## start

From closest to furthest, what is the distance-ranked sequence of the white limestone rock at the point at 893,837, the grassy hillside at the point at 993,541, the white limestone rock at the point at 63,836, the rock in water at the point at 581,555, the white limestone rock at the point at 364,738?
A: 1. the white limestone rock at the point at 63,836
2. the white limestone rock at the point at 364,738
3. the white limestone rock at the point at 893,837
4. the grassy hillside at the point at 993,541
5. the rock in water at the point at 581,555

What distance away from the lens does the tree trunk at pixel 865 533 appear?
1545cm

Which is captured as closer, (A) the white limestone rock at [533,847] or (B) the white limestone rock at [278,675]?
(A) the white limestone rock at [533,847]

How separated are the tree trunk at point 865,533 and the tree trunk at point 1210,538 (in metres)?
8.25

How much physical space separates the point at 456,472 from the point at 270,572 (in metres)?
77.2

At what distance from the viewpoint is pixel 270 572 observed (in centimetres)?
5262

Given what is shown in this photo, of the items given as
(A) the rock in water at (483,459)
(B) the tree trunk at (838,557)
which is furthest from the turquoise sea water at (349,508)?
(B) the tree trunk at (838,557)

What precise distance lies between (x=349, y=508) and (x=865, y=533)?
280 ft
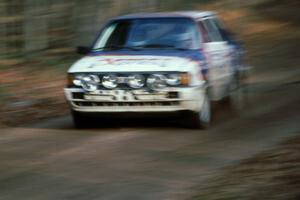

## end

__Task to carry out__: Can you rewrite every line above as a numbered list, skipping the blank lines and leaving out any pictures?

__Solution__:
1. From closest to furthest, what is the distance-ranked sequence of the white limestone rock at the point at 893,837, the grassy hillside at the point at 993,541, the white limestone rock at the point at 63,836, the rock in water at the point at 581,555, the white limestone rock at the point at 364,738?
2. A: 1. the white limestone rock at the point at 63,836
3. 2. the white limestone rock at the point at 364,738
4. 3. the white limestone rock at the point at 893,837
5. 4. the grassy hillside at the point at 993,541
6. 5. the rock in water at the point at 581,555
7. What distance away from the lens does the tree trunk at pixel 865 533 appear?
8. 1545cm
9. Which is captured as closer, (A) the white limestone rock at [533,847] or (B) the white limestone rock at [278,675]?
10. (A) the white limestone rock at [533,847]
11. How separated are the tree trunk at point 865,533 and the tree trunk at point 1210,538 (in metres)?
12. 8.25
13. How much physical space separates the point at 456,472 from the point at 270,572 (in metres)?
14. 77.2
15. At what distance from the viewpoint is pixel 270 572 observed (in centimetres)?
16. 5262
17. Given what is shown in this photo, of the items given as
18. (A) the rock in water at (483,459)
19. (B) the tree trunk at (838,557)
20. which is furthest from the turquoise sea water at (349,508)?
21. (B) the tree trunk at (838,557)
22. What precise distance lies between (x=349, y=508) and (x=865, y=533)?
23. 280 ft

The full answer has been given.